[Exercise text]:
************
Government Actuary Revises the Personal Injury Discount Rate in Northern Ireland to Minus 1.5%

On 22 March 2022, a new personal injury discount rate (PIDR) of (-)1.5% took effect in Northern Ireland.

This rate was recommended by the Government Actuary’s Department (GAD), in a 17-page Report, dated 15 March 2022.

It was predicted by the Department of Finance, back in October 2021 (see the Committee for Justice Report at paragraph 537), that the PIDR was likely to be set at a rate of (-)0.75% and therefore be comparable with both PIDRs in Scotland [(-)0.75%)] and in England and Wales [(-)0.25%)].

However, the new PIDR in Northern Ireland is actually closer to the interim PIDR of (-)1.75%, which was established in May 2021 and raised many eyebrows. At the time, Alastair Ross, Head of Public Policy for Northern Ireland at the Association of British Insurers’ (ABI), expressed ‘surprise’ and ‘disappointment’ that the nation boasted having the ‘lowest discount rate in the world’ – see edition 326 of BC Disease News (here).

So, how was the (-)1.5% PIDR arrived at?

The methodology for setting the rate is laid out in The Damages (Return on Investment) Act (Northern Ireland) 2022, which received Royal Assent on 2 February 2022. The Government Actuary was given the responsibility of revising the rate under this methodology and has done so for the first time.

Whilst no longer following the House of Lords’ Wells v Wells [1998] UKHL 27 approach (the old UK-wide methodology), the purpose of the PIDR remains the same, namely to account for the amount of money that a personal injury claimant my earn by investing lump-sum damages, awarded for future loss of earnings, care costs, etc. By adjusting the compensation figure with an appropriate PIDR, the claimant should be put in the same financial position that they would have been in had they not been injured (the 100% compensation principle).

Specifically, in Northern Ireland, the legislation makes clear that the PIDR is to reflect the rate of return that could ‘reasonably be expected to be achieved by a person’ who invests (1) in the notional portfolio (2) for a period of 43 years – see s.7(2) of the Act.

Table: The Notional Portfolio (return assumptions on various asset classes)


Actuarial calculations assessed the median gross expected return over retail price index (RPI) inflation on the notional portfolio over 43-years at (-)0.25%, the Government Actuary revealed.

Pursuant to s.10(2) of the Act, so-called ‘standard adjustments’, made by the rate-assessor, served to further decrease the rate of return below (-)0.25%.


Deductions of 0.75%, for the impact of taxation and the costs of investment and management advice, and 0.5%, to signify margin of error, were made (1.25% in total).
************
[Exercise data]:
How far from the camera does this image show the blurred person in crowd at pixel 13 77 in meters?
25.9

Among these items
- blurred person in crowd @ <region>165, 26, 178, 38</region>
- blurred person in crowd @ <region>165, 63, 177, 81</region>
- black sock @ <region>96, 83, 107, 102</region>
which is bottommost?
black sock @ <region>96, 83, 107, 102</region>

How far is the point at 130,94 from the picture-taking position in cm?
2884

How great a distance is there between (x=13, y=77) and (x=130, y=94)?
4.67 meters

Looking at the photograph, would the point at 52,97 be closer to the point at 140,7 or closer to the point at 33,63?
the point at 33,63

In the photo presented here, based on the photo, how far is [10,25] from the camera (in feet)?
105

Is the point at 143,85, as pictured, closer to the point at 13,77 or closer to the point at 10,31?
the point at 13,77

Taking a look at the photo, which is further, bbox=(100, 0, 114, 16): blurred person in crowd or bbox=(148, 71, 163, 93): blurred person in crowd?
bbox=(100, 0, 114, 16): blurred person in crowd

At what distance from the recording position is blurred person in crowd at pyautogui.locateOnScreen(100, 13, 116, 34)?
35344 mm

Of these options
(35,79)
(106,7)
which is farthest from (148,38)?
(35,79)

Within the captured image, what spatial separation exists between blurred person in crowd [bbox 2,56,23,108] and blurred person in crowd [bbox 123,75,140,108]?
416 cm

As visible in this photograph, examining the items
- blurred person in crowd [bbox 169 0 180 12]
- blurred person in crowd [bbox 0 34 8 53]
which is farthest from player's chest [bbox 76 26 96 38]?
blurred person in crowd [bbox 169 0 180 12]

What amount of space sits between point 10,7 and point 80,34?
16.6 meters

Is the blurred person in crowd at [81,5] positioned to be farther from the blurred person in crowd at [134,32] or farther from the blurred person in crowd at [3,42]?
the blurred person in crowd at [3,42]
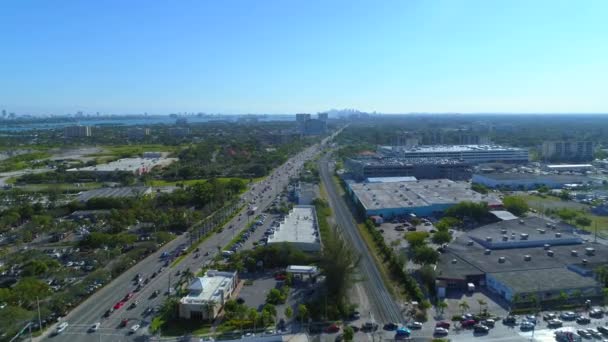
************
Continue the article on the Northern Ireland personal injury discount rate, beginning after its last sentence.

[Reply]:
Thus, the final recommendation put forward by the GAD was a PIDR of (-)1.5%.

Justice Minister, Naomi Long MLA, ‘welcomed’ the work of the Government Actuary in adherence to new legislative framework, emphasising the need for ‘full compensation’ for those who have ‘sustained serious injuries through no fault of their own’ and assuring ‘fairness’ for paying defendants.[1] She went on to state that she was ‘pleased’ that ‘uncertainty about the rate’ should end with the 2022 Act now in full force.

The reality is that the negative PIDR characterises the potential short-, medium- and long-term impact of current political and economic conditions. It is a reflection of an economy facing high inflation, low interest and modest returns on bonds and equities.[2] It exhibits the Brexit situation and the evolving conflict between Russia and Ukraine.

In this way, despite anticipation of a minus rate closer to (-)1%, the new rate can hardly be described as surprising or shocking

Paragraph 1.7 of the GAD Report discloses that:

‘Were the PI discount rate to be set with reference to average yields on Index-Linked Gilts as set out under the previous framework of the Damages Act 1996, I expect the resulting PI discount rate to be in the region of RPI-2.25% pa’.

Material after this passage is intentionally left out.